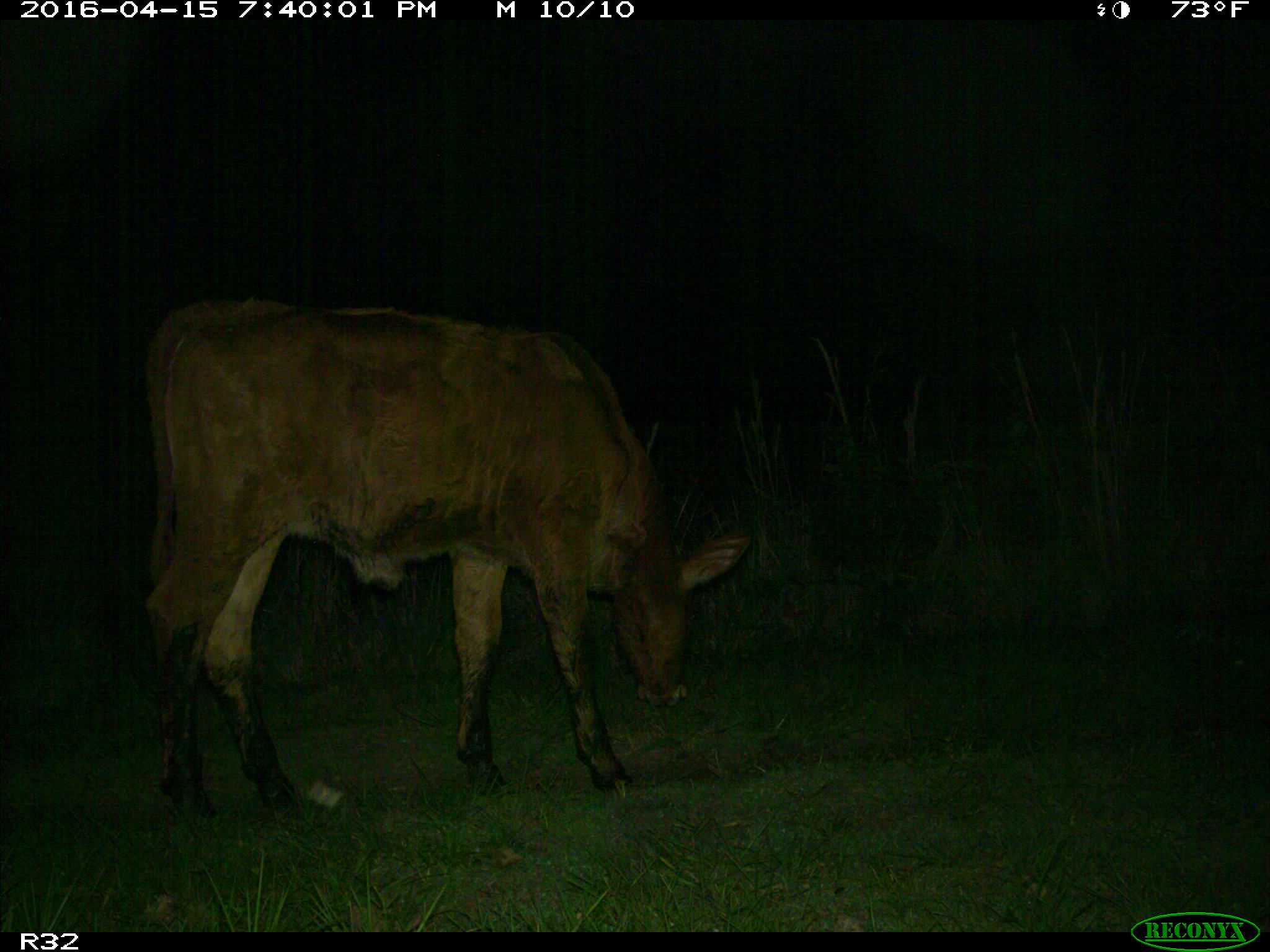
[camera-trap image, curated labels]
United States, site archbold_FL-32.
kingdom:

Brief:
Omit the images; transcribe the listing verbatim.

Result of the exercise:
[camera-trap image, curated labels]
United States, site archbold_FL-32.
kingdom:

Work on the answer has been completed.